For starters, your lifestyle has a direct impact on CRP levels. Certain dietary habits, such as a high intake of trans-fatty acids, can increase CRP levels, leading to a reason why trans fats increase cardiovascular risk to a greater degree than one would expect based on its adverse effects on blood fat levels.37
A 2013 study found that ideal health behaviors (such as diet, exercise, etc.) could lower CRP.38 In that study, people having four to six “ideal behaviors” had up to a 32% reduction in their CRP levels. Exercise alone has been shown to be a means of lowering high CRP. In fact, the higher the baseline CRP, the greater the impact of a reasonable exercise regimen on CRP.39
Eating foods cooked at high temperature can increase inflammation.40-42
Avoiding high temperature-cooked food can reduce production of pro-inflammatory cytokines and CRP, thus helping to extinguish the inflammatory fire raging in the bodies of most aging people today.40-43
Wouldn’t it be incredible if Americans could throw away side effect-laden pain killing drugs just by changing the way their food is prepared?

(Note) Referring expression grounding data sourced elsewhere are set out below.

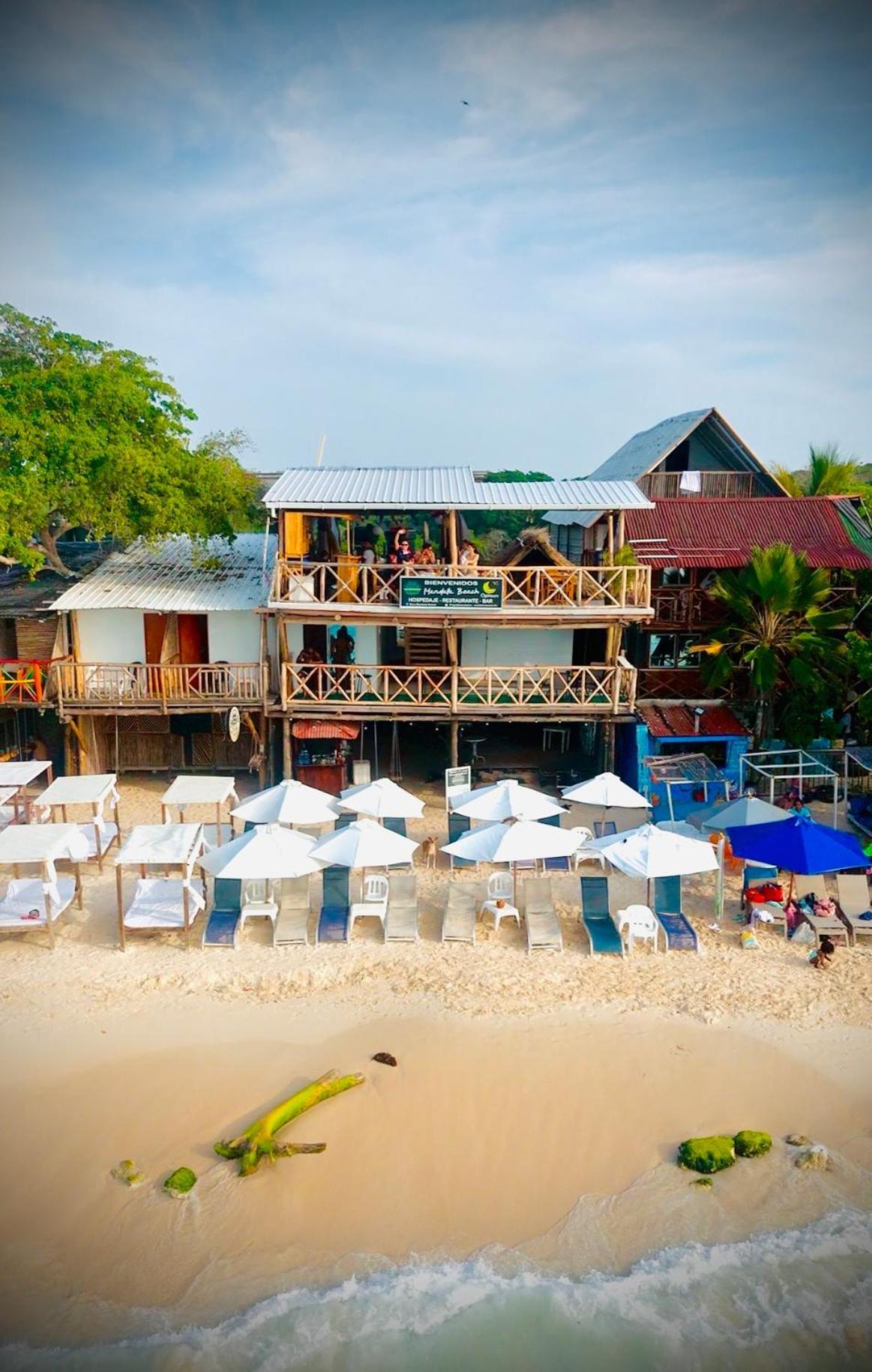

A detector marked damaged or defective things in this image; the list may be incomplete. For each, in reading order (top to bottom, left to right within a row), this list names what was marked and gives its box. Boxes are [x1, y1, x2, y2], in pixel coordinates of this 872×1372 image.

rusty red roof [621, 498, 870, 570]
rusty red roof [633, 708, 747, 741]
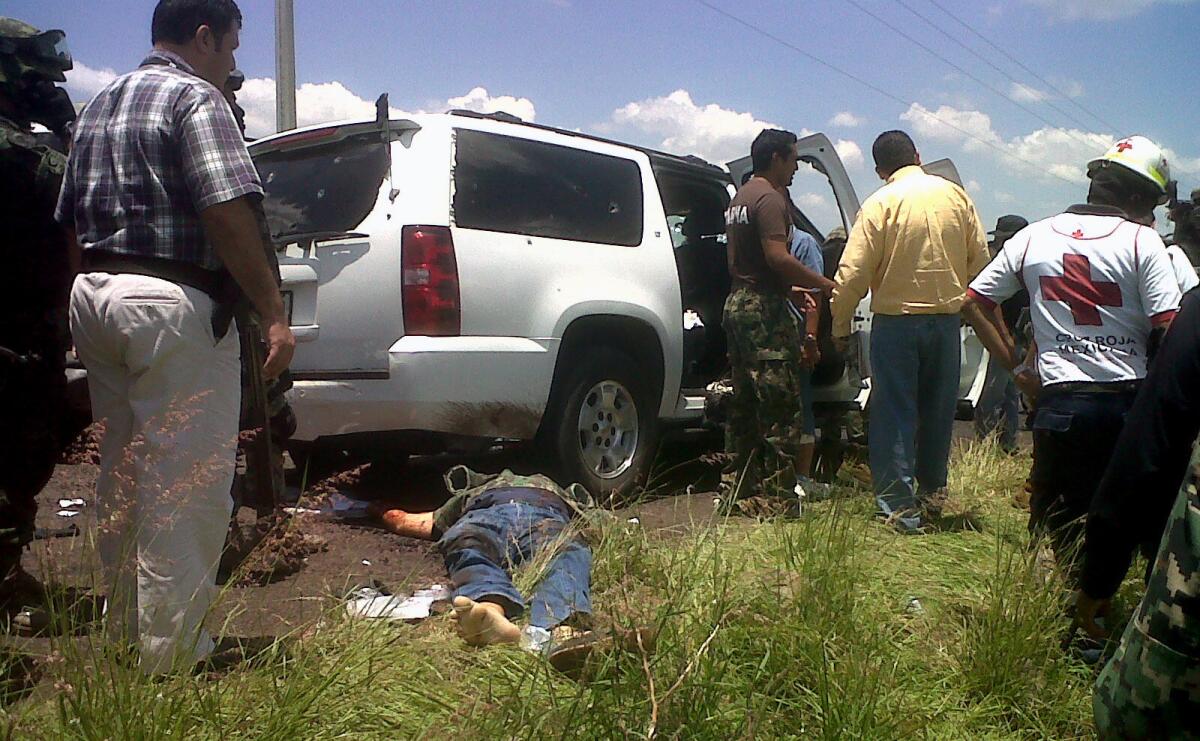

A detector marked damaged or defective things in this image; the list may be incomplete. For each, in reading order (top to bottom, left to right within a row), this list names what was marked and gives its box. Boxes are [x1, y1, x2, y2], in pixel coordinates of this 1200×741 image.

shattered window [254, 130, 390, 240]
shattered window [450, 129, 644, 246]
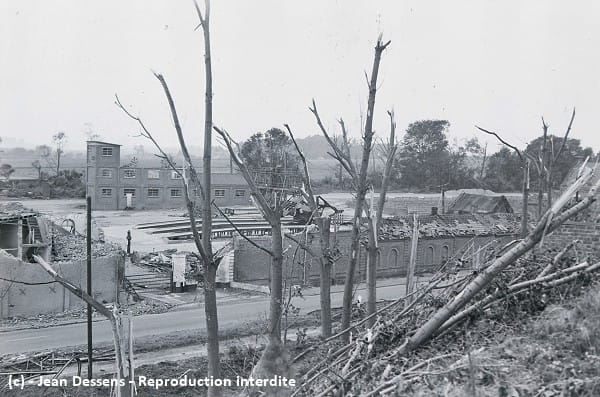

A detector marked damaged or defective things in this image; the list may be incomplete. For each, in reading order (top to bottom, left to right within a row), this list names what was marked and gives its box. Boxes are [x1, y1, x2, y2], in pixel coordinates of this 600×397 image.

damaged low building [0, 203, 124, 318]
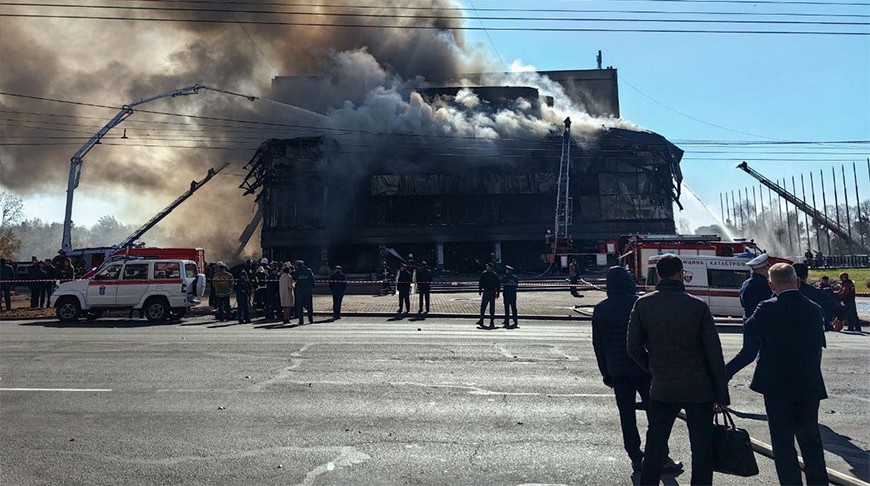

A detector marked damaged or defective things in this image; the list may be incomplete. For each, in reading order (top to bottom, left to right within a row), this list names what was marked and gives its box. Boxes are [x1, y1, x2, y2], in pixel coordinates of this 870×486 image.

charred building facade [242, 71, 684, 274]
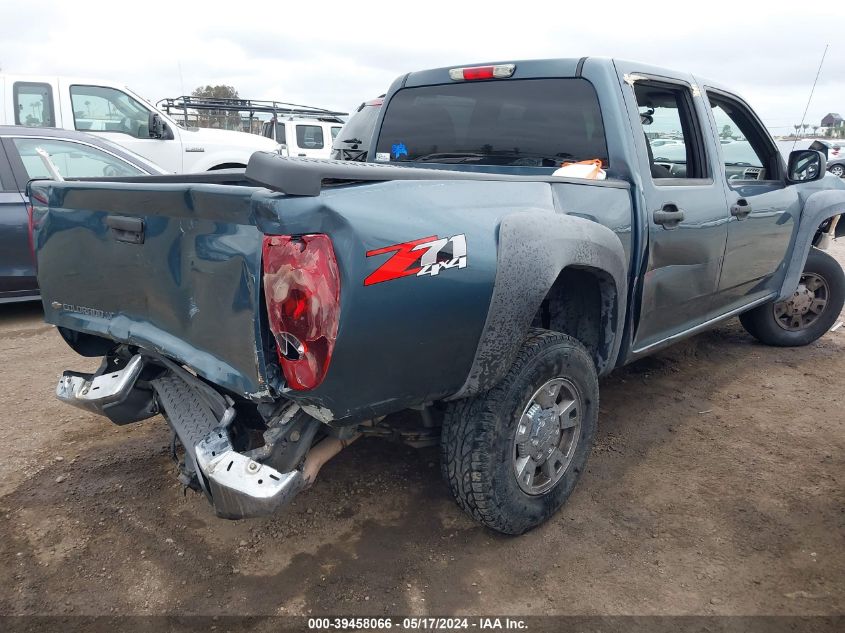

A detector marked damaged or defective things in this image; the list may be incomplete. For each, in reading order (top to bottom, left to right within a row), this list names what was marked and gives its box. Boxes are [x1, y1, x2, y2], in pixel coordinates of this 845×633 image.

broken tail light [266, 233, 342, 390]
damaged pickup truck [29, 58, 840, 532]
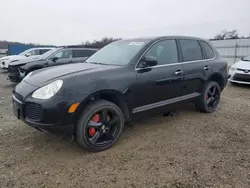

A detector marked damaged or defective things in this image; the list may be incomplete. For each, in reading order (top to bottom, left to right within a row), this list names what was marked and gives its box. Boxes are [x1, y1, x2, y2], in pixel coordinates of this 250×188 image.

damaged vehicle [7, 46, 97, 81]
damaged vehicle [12, 36, 229, 152]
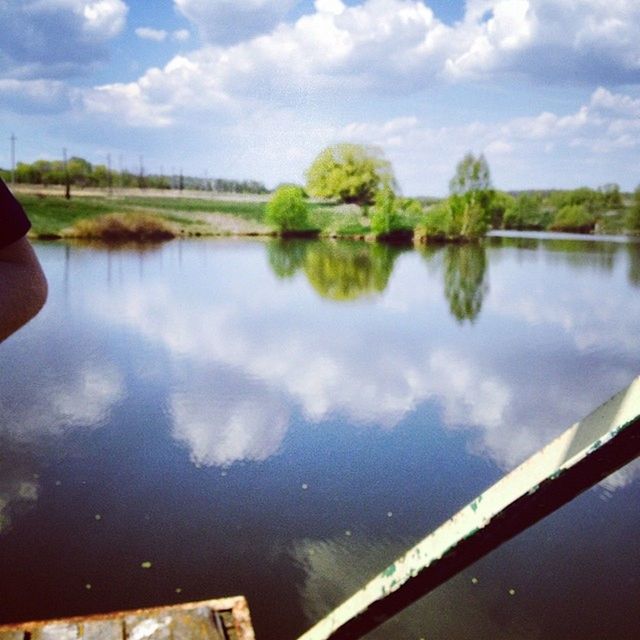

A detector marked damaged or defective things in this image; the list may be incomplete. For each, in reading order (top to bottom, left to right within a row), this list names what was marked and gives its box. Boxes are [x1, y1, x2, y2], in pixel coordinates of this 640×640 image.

rusty metal surface [0, 596, 255, 640]
rusty metal surface [298, 376, 640, 640]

Some drugs, such as statins, have been shown to lower CRP levels in patients with elevated blood lipids.19,44 In fact, one study using rosuvastatin (Crestor®) showed that healthy people without raised blood cholesterol but with CRP levels greater than 2.0 mg/L reduced hs-CRP levels by 37% and reduced the frequency of major cardiovascular events (though the study didn’t address the long-term consequences of statin therapy).45 There are, however, other ways to lower CRP without a prescription.
Over a dozen dietary supplements have been shown to bring down CRP levels in laboratory or human models. Red yeast rice, for example, lowered CRP by nearly 24% in people with moderately high cholesterol;46 ginger reduced CRP in diabetic adults;47 and vitamin C reduced plasma CRP 24% in smokers.48
The table above describes 17 nutrients that have been shown to favorably influence CRP levels.
In order to determine your CRP level, all it requires is a low-cost blood test.
By lowering your CRP, you’ll be protecting yourself against chronic inflammation before it progresses to a life-threatening disease.